_WHAT THIS TASK INVOLVES_
Can you continue the entry on Childress's career, picking up after its final sentence?

_READING TEXT_

⟨

American dramatist, screenwriter, novelist, prose writer, editor, and author of children's books.

The following entry provides an overview of Childress's career. For further information on her life and works, see CLC, Volumes 12, 15, and 86.

Childress is considered a pivotal yet critically neglected figure in contemporary black American literature. Because she wrote about such topics as miscegenation and teenage drug abuse, some of Childress's works have been banned from schools and libraries in various regions. In her dramas as well as in her novels for children and adults, Childress drew upon her own experiences and created relatively normal, everyday protagonists. She explained in a 1984 essay entitled "A Candle in a Gale Wind": "My writing attempts to interpret the 'ordinary' because they are not ordinary…. We are uncommonly and marvelously intricate in thought and action, our problems are most complex and, too often, silently borne."

⟩

_DATA EXCERPT_
⟨

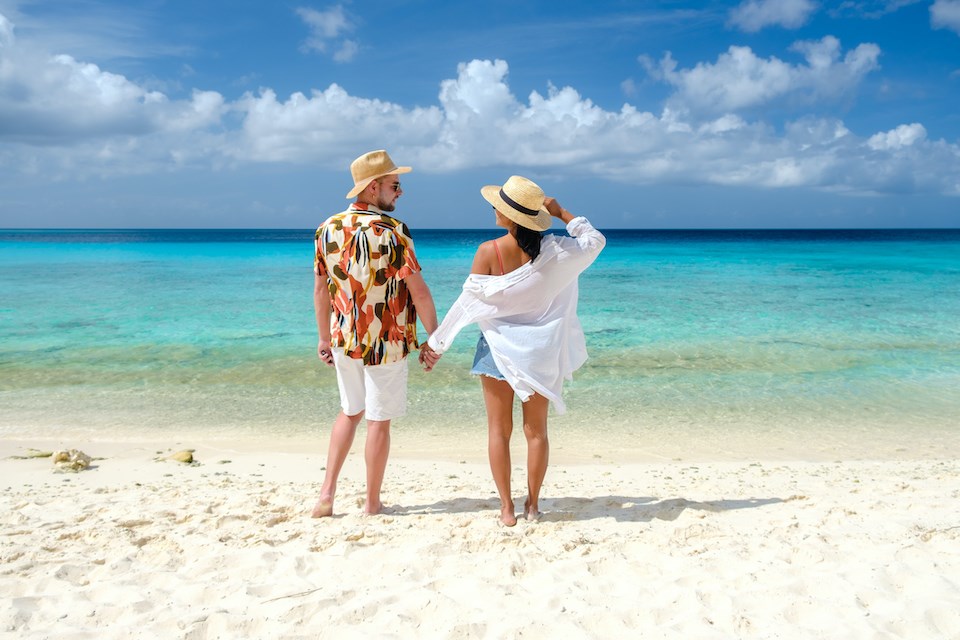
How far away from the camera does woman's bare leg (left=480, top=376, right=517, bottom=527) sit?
3738 mm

⟩

_EXERCISE OUTPUT_
Biographical Information

Childress was born in Charleston, South Carolina, but grew up in Harlem in New York City. She was raised primarily by her grandmother, who was an early influence on her writing. Childress noted in a 1987 interview: "[My grandmother] used to sit at the window and say, 'There goes a man. What do you think he's thinking?' I'd say, 'I don't know. He's going home to his family.'… When we'd get to end of our game, my grandmother would say to me, 'Now, write that down. That sounds like something we should keep.'" Childress attended high school for two years but left before graduation. She held several jobs while acting as a member of the American Negro Theatre in Harlem; as part of the company, she performed in A Midsummer-Night's Dream and other works. Childress was also in the original cast of Anna Lucasta on Broadway, yet she found acting unfulfilling. She commented: "Racial prejudice was such that I was considered 'too light' to play my real self and they would not cast light-skinned blacks in white roles. I realized I had to have some other way of creating." She began to write dramas, later attributing this decision in part to her grandmother. "I never planned to become a writer, I never finished high school," she wrote in her 1984 essay. "Time, events, and Grandmother Eliza's brilliance taught me to rearrange circumstances into plays, stories, novels, scenarios and teleplays."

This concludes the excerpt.